- [Instructions to follow] After finding the line with "Bali by Design: 25" in the entries below, retype exactly each line from there through the line with "Tik Tok Free", including that final line.

/---

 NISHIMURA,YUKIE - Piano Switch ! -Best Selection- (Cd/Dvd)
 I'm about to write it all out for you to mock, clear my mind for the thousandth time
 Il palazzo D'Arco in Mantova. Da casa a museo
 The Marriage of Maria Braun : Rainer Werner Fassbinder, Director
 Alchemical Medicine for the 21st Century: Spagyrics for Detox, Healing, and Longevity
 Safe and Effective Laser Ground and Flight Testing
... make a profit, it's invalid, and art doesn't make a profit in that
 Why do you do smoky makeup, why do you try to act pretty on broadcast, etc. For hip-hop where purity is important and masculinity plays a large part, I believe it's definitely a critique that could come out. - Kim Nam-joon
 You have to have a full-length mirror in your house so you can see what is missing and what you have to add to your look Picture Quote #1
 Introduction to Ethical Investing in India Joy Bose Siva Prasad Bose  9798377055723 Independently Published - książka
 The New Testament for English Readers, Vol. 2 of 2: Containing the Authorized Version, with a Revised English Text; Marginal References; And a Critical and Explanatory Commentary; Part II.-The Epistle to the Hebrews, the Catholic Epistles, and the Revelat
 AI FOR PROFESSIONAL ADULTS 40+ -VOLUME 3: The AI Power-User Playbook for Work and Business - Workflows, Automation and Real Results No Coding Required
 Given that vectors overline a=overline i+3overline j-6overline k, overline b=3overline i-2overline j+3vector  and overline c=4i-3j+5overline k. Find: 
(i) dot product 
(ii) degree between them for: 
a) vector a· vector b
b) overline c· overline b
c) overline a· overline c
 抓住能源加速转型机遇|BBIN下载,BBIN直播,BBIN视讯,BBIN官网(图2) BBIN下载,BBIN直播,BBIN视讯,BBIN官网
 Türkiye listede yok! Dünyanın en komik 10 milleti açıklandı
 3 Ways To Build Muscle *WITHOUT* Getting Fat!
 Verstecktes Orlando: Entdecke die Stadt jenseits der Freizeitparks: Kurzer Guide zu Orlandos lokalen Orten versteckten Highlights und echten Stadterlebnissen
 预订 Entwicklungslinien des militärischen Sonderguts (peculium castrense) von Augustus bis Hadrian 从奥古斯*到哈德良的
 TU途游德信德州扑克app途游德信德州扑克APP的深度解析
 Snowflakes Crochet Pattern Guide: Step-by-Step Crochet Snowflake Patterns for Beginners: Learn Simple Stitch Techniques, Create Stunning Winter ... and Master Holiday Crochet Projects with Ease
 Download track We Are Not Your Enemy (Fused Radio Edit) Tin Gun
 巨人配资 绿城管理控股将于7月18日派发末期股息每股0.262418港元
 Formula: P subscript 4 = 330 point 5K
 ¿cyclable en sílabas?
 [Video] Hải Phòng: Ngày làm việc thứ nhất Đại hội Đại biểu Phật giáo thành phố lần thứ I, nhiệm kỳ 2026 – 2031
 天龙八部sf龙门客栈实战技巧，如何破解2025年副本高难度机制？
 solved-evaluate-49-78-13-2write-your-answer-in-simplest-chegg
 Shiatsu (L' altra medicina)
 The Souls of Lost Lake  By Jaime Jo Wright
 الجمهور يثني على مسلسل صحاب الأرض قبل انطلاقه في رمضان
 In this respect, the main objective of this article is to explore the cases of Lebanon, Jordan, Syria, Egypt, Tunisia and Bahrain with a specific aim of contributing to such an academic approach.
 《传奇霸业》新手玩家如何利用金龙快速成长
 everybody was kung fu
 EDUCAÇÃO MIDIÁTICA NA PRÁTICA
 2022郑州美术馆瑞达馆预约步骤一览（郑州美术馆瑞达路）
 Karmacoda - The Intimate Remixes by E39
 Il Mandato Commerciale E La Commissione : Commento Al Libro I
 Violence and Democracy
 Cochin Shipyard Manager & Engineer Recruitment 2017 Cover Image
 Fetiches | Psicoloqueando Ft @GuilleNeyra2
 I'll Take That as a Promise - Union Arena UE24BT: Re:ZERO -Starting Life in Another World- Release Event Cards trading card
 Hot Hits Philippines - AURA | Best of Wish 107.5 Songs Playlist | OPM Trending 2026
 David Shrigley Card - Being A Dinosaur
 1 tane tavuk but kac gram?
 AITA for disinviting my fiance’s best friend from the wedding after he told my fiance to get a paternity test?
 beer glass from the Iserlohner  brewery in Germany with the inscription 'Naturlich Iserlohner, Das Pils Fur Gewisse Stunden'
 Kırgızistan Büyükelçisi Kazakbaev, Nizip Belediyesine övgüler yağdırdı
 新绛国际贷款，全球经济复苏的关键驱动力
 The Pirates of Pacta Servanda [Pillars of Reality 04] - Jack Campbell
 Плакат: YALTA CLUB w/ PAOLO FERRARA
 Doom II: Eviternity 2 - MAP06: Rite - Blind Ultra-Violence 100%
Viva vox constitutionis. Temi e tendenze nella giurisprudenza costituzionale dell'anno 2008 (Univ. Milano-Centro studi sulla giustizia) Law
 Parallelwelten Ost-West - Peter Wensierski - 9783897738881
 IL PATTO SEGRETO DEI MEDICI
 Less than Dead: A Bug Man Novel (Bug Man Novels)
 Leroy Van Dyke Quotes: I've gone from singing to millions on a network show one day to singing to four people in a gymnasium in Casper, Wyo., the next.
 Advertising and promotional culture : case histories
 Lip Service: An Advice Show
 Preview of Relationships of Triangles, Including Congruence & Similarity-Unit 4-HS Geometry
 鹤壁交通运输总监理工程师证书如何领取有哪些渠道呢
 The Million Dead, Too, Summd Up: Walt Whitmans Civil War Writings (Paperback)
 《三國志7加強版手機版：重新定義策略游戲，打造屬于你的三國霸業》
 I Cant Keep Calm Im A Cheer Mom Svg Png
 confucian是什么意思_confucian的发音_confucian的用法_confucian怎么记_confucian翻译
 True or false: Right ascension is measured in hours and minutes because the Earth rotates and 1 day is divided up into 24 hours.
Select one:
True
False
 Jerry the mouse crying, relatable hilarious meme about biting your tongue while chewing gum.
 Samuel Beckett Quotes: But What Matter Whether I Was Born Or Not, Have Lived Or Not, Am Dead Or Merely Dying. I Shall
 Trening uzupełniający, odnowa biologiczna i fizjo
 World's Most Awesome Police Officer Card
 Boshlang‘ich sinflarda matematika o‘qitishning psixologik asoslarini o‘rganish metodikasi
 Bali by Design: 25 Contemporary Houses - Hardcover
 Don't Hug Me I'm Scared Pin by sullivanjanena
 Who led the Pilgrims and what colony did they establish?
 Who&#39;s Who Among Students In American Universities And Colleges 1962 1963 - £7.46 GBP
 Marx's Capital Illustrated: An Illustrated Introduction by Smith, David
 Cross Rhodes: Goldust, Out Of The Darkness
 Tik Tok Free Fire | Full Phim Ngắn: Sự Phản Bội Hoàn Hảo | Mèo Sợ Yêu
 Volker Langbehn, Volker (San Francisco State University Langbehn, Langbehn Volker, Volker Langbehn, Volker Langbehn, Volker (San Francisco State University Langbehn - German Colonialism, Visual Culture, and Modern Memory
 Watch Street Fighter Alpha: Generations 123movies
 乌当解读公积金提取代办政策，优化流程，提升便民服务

\---

- [Answer]
 Bali by Design: 25 Contemporary Houses - Hardcover
 Don't Hug Me I'm Scared Pin by sullivanjanena
 Who led the Pilgrims and what colony did they establish?
 Who&#39;s Who Among Students In American Universities And Colleges 1962 1963 - £7.46 GBP
 Marx's Capital Illustrated: An Illustrated Introduction by Smith, David
 Cross Rhodes: Goldust, Out Of The Darkness
 Tik Tok Free Fire | Full Phim Ngắn: Sự Phản Bội Hoàn Hảo | Mèo Sợ Yêu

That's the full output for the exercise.